From the entries below, extract every line containing the string "instances".

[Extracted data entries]

BEGIN

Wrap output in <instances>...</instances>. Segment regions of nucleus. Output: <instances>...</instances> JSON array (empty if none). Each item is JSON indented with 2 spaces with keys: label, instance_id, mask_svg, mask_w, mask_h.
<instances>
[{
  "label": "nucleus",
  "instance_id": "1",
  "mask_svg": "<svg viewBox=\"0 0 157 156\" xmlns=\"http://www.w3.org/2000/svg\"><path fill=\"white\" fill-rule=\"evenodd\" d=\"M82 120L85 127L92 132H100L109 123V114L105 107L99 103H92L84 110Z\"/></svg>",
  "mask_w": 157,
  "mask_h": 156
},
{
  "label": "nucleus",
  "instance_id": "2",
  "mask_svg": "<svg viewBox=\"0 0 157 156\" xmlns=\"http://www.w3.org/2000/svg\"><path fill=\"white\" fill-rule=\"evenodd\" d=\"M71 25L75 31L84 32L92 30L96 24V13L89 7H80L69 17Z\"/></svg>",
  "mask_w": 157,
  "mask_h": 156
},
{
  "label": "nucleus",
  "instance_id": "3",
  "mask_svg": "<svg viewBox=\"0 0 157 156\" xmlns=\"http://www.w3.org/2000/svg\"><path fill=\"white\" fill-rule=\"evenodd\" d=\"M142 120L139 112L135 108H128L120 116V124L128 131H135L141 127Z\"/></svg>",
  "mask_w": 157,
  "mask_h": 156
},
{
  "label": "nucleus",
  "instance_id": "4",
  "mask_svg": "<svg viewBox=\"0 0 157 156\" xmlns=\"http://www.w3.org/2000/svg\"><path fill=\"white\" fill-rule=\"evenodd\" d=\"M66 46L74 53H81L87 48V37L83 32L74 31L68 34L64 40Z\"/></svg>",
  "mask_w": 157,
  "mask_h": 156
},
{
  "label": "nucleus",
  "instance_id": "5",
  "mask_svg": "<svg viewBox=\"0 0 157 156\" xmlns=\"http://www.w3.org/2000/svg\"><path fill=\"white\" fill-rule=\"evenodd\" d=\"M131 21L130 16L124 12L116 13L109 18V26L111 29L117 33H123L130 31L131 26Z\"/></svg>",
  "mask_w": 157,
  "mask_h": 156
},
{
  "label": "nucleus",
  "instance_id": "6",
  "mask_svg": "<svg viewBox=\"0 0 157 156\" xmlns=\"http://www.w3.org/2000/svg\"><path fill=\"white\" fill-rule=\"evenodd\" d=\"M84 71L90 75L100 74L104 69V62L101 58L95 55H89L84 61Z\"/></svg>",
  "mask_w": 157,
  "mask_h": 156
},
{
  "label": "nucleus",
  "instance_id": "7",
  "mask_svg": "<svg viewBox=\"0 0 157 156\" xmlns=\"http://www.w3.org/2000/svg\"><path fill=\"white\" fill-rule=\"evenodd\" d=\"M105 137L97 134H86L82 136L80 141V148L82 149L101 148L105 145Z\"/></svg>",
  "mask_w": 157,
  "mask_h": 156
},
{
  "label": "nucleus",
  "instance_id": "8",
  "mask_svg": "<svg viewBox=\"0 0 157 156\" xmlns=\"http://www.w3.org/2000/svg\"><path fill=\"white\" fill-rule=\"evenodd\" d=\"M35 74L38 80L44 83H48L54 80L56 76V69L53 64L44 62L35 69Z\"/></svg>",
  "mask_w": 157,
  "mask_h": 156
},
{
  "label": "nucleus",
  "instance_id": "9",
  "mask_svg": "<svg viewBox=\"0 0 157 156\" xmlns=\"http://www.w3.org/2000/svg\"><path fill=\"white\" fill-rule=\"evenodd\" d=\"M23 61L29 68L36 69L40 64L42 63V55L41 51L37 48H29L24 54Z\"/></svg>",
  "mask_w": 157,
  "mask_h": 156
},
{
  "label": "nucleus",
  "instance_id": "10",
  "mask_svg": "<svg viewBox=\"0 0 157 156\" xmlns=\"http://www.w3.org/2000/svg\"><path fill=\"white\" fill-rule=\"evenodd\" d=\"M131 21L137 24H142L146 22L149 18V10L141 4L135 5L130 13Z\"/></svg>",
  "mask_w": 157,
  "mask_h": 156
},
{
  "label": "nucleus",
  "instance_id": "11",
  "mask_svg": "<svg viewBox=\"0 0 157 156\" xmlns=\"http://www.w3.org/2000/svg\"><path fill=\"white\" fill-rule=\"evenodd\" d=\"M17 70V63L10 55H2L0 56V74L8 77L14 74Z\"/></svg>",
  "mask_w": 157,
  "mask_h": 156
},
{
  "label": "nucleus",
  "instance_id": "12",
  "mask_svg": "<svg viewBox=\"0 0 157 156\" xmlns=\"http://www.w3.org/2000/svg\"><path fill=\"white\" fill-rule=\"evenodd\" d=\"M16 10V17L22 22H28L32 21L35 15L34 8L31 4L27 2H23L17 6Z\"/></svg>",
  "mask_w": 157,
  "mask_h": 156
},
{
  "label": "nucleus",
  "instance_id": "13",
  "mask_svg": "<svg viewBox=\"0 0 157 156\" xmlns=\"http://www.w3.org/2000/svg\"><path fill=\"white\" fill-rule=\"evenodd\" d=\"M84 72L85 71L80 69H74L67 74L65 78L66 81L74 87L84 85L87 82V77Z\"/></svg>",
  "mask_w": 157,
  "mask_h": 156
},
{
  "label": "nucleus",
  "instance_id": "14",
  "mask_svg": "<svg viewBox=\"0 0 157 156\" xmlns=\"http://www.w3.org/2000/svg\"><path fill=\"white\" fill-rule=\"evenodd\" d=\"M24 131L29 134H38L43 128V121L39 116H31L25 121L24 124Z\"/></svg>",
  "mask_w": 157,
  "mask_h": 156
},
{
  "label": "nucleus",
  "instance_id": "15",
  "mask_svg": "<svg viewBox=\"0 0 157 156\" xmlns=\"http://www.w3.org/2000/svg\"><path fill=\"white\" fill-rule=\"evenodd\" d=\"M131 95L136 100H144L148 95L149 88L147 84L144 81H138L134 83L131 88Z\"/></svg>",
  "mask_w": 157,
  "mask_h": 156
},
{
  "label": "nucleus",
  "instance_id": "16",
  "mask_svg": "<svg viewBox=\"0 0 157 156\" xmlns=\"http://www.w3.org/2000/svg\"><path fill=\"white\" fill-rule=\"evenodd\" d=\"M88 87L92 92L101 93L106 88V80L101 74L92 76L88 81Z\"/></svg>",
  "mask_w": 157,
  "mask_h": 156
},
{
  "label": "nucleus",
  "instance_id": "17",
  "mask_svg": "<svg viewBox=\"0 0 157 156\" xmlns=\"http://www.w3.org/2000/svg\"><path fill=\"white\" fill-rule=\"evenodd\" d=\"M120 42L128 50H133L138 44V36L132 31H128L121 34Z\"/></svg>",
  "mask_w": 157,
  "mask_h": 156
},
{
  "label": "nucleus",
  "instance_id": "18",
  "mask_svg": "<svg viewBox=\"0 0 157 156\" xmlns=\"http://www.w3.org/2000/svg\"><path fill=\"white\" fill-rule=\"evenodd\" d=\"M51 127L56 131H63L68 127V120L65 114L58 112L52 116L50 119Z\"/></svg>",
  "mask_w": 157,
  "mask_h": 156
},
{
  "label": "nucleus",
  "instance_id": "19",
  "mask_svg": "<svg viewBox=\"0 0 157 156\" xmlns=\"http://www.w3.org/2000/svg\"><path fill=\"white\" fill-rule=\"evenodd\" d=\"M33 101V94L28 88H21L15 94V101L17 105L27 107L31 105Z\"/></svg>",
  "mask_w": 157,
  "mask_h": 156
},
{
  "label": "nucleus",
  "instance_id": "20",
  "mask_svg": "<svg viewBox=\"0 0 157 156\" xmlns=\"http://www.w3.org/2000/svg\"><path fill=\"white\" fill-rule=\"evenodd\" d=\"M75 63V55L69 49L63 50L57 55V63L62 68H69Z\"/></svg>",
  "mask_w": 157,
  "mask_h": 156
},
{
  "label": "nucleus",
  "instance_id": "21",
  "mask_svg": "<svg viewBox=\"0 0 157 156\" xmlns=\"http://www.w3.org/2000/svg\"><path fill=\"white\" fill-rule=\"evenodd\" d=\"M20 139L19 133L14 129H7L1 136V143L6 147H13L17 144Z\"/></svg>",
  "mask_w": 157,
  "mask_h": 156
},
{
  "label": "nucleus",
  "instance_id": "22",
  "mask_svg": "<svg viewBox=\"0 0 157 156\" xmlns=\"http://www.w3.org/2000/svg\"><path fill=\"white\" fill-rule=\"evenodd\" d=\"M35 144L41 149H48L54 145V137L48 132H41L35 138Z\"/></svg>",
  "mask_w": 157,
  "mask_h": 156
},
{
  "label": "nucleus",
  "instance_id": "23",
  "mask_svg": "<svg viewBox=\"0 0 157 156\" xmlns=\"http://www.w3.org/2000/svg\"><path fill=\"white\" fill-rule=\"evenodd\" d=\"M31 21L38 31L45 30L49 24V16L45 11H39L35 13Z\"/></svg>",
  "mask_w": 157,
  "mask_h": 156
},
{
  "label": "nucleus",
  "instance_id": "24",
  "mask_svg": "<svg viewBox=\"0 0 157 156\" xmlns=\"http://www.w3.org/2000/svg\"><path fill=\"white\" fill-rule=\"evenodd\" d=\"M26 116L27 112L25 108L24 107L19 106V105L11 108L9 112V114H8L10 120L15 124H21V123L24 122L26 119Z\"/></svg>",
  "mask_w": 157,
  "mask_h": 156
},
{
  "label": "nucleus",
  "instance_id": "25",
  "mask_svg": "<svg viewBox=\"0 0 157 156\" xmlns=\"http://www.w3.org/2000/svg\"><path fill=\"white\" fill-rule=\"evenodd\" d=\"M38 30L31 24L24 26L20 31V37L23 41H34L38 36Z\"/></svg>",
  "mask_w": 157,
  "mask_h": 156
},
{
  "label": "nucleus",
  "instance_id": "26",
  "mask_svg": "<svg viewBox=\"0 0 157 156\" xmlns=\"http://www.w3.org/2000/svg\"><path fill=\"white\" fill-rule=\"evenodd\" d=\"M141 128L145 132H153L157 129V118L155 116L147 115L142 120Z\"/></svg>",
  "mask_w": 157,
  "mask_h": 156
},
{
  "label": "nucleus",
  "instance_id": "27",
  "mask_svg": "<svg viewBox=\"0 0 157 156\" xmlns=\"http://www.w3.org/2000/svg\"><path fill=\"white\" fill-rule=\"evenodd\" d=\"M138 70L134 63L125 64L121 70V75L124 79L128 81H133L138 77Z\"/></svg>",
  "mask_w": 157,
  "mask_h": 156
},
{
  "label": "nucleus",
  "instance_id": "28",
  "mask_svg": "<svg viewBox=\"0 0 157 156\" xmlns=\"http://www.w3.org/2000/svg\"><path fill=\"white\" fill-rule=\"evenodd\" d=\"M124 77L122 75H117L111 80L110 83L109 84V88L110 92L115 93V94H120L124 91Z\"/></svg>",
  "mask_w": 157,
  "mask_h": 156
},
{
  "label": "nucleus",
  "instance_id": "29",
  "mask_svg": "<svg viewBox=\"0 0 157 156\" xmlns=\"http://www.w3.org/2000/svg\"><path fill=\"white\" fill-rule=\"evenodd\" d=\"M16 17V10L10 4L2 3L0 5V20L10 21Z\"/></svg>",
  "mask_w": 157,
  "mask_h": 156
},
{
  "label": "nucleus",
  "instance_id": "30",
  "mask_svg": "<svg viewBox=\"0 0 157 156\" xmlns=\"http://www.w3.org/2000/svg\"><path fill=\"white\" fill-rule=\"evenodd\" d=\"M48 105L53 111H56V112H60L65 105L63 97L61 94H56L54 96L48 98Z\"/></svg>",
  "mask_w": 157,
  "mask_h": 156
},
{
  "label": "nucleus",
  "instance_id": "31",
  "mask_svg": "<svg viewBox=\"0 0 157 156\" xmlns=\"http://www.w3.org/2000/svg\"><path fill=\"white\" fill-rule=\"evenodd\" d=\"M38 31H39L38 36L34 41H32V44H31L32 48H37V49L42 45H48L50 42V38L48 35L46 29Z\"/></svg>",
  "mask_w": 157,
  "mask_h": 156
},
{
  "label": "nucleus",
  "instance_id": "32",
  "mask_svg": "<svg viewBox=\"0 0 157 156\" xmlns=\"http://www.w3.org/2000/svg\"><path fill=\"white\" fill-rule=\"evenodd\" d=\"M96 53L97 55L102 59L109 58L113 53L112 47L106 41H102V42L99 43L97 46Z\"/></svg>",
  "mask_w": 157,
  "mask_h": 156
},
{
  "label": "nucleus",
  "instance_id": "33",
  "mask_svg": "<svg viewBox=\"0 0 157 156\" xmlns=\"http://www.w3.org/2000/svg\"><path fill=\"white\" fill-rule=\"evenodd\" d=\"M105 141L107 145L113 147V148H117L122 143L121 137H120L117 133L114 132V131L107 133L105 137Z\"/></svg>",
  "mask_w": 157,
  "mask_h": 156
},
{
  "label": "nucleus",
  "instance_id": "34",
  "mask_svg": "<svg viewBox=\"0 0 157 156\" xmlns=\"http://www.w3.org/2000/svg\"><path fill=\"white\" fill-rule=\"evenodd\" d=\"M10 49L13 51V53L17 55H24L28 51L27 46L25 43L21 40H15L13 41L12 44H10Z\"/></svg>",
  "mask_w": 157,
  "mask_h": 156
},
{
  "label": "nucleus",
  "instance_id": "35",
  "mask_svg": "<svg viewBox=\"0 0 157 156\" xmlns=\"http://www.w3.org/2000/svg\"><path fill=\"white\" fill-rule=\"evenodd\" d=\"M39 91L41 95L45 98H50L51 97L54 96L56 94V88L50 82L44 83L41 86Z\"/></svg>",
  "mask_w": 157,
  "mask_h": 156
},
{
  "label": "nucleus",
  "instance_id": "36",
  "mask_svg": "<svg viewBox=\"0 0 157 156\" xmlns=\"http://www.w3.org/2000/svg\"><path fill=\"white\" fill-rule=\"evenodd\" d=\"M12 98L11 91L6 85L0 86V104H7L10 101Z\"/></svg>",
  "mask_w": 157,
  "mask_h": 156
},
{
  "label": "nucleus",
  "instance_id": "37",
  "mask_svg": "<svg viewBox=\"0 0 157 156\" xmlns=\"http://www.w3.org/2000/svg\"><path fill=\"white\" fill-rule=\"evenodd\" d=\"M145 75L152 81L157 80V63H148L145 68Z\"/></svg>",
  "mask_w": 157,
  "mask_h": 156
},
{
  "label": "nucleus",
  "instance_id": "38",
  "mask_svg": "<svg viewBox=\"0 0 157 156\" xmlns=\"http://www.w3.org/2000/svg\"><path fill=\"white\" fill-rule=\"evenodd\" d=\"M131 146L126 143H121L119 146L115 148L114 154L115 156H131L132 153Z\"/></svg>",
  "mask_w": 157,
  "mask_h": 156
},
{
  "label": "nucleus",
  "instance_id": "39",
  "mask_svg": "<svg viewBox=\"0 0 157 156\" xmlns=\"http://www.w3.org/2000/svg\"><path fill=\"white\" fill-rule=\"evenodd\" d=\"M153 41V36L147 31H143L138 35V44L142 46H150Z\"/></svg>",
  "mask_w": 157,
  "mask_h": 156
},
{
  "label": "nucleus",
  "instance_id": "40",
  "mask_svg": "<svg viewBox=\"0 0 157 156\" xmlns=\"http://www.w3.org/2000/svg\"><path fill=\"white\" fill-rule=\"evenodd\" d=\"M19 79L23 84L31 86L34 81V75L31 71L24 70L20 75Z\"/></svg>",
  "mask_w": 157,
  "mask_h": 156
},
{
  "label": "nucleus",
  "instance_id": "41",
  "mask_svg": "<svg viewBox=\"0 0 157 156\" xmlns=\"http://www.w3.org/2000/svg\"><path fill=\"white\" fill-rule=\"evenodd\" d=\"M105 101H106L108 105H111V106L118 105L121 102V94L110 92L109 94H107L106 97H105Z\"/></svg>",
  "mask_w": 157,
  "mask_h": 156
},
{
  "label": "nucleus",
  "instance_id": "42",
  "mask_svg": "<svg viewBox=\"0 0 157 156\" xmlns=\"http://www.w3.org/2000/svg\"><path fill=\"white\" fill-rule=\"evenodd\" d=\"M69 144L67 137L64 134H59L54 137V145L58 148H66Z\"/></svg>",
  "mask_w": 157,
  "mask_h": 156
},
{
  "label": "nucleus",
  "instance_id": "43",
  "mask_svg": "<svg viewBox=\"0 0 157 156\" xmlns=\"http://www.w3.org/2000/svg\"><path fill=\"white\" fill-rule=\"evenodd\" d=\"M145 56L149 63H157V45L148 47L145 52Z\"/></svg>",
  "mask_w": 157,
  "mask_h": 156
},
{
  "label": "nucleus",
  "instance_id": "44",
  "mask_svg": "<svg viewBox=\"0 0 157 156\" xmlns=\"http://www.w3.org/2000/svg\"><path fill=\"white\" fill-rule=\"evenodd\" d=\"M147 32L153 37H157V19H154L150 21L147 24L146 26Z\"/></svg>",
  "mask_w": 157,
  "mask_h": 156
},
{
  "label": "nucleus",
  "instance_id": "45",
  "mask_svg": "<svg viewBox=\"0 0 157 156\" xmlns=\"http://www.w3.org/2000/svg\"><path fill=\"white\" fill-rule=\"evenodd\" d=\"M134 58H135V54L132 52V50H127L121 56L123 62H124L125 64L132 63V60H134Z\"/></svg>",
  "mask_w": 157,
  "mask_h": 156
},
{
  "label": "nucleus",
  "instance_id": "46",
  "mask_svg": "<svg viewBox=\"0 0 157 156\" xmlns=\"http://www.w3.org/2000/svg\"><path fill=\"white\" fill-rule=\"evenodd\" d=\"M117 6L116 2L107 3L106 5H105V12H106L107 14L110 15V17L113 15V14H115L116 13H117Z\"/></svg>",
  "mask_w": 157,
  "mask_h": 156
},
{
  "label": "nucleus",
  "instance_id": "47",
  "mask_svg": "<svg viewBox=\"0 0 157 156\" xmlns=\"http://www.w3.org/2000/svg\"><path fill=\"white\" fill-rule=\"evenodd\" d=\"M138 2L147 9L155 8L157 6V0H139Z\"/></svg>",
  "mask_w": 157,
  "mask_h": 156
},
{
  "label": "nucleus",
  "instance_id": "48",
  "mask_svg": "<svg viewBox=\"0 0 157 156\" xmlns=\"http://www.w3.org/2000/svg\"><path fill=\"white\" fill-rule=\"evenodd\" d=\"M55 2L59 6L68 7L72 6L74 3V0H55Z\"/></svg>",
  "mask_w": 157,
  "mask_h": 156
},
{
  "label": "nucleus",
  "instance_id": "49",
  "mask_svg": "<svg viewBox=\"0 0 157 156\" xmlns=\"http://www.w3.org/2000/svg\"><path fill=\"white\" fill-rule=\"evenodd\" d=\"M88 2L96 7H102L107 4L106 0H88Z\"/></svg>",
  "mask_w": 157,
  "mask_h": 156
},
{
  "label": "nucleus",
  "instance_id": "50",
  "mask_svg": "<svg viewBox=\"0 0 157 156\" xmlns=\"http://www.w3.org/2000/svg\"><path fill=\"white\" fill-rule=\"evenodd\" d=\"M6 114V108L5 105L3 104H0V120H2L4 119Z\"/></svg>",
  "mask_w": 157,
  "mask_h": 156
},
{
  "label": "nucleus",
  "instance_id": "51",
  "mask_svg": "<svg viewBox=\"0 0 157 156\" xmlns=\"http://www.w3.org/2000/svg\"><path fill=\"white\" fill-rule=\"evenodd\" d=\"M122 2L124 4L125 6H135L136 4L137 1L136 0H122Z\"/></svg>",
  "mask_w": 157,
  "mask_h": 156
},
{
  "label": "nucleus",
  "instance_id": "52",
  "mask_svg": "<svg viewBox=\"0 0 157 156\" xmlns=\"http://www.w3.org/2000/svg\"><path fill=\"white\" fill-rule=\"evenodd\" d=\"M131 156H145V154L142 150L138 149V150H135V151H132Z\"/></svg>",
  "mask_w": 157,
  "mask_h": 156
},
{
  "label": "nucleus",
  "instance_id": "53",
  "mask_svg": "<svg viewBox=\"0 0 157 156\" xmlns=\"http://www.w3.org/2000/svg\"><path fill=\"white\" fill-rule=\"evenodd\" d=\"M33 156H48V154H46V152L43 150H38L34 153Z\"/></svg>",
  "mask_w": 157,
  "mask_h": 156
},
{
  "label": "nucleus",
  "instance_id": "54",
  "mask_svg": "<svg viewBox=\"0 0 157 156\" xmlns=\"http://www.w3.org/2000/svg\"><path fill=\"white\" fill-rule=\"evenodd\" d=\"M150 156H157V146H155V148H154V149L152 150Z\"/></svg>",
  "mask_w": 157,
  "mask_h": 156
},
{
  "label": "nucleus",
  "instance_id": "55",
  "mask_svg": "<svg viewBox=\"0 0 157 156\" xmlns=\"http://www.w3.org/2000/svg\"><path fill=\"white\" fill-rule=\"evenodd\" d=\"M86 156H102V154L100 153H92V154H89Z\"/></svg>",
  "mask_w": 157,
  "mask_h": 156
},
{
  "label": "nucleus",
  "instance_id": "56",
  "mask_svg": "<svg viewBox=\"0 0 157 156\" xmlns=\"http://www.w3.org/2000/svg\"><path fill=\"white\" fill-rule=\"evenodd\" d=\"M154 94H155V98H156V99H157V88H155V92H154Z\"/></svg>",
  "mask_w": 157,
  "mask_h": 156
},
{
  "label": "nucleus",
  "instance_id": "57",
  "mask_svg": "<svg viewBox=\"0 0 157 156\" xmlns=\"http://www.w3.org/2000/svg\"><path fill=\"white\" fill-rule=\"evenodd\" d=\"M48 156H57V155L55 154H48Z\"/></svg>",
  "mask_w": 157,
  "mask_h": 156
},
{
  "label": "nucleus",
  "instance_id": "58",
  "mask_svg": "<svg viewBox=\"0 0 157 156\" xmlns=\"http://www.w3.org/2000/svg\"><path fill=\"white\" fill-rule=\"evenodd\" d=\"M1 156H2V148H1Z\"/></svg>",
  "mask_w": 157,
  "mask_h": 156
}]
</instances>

END

**Answer below:**
Wrap output in <instances>...</instances>. Segment regions of nucleus. Output: <instances>...</instances> JSON array (empty if none). Each item is JSON indented with 2 spaces with keys: label, instance_id, mask_svg, mask_w, mask_h.
<instances>
</instances>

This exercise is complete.